I love The Golden Girls!
I say this unashamedly and without irony. After my history of physical and intellectual pursuits and a man card validated by a shelf of karate trophies in my room, I will say it again. I love The Golden Girls!
I love telling that to people. It really throws them off and I get a good laugh. But I say it with all sincerity.
The Golden Girls was helmed by Christopher Lloyd, who is responsible for producing many, many hit TV shows over the years, Modern Family being his most recent hit. But it pales in contrast to The Golden Girls, which was perfectly cast, brilliantly written, and much less dated today than the sorely Modern Family will be in twenty years. And did you know that Bea Arthur was a truck driver for the USMC?
But it is special to me for other reasons than its comedic excellence.
Like many grandparents, mine watched a lot of television. My maternal grandmother must have seen every episode ever produced of Seinfeld, Frasier, and The Golden Girls. When I was only about seven or eight years old, I used to watch "her shows" with her for a few minutes at a time, and the only one that ever held my attention was TGG. Something about the razor-sharp delivery of cutting one-liners, whose actual meaning was far above my head at the time, struck a chord of comedic appreciation with me, even as a child, and I would laugh hysterically at Sophia's deadpan delivery of snark and insults.
I grew up with my grandparents' friends, on both sides of the family. Through holidays, dinners and sunday brunches, I was introduced from infancy to an eclectic and boisterous mix of personalities. They were a hilarious group of people; they loved nothing better than to get together and pass the time.
A Sunday brunch at my dad's old family home overlooking Woodland Bayou would begin as soon as the bell rang the close of service at my grandparents' church and would not end until the shadows grew long in the afternoon. Men and women who had known each other for thirty years or more would gather in ever-shifting clumps of conversation inside and outside the house and pass an afternoon laughing over rich food and fizzing cocktails.
As one of the younger members of the family, I was not an active part of many conversations, but the overall experience made an impression on me. Every time I attend or assist with a party, I am hoping in the back of my mind that it will be comparable to the uproarious good times had by interesting people at my grandparents' home. Sadly, such events never occur by design; they create themselves from the interaction of the people who attend. Experience has taught me that just as good food will never be truly appreciated by people whose palates have been conditioned by McDonalds, a generation (in this case, my own) raised on smart phones and online friends lists are rarely apt to take advantage of opportunities to actively engage in storytelling, joke-swapping and yarn-spinning.

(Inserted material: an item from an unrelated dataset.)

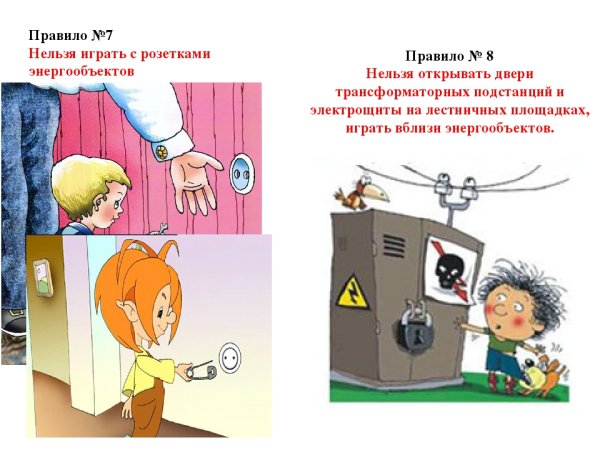 Правило №7
Нельзя играть с розетками энергообъектов

Правило № 8
Нельзя открывать двери трансформаторных подстанций и электрощиты на лестничных площадках, играть вблизи энергообъектов.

And, personally, I think that what I saw in the personalities I saw on display among my grandparents and their peers is why I love The Golden Girls as much as I do. Many of those people are dead now, but when I watch the clashes of articulate personalities on TGG, I am strongly reminded of people I knew, but did not appreciate as much as I should have when I had the chance. The Golden Girls is, for me, a glimpse into the lives of fictional characters created from personalities I knew in real life. And even though I didn't know them well, I can, in retrospect, appreciate who they were, and consequently feel their absence.
It's like dark chocolate; a combination of bitterness and sweetness. A celebration of strong friendships which could survive witty, biting and stinging deliveries of insights. Friendships that were articulate, often strained, but always strong and supportive.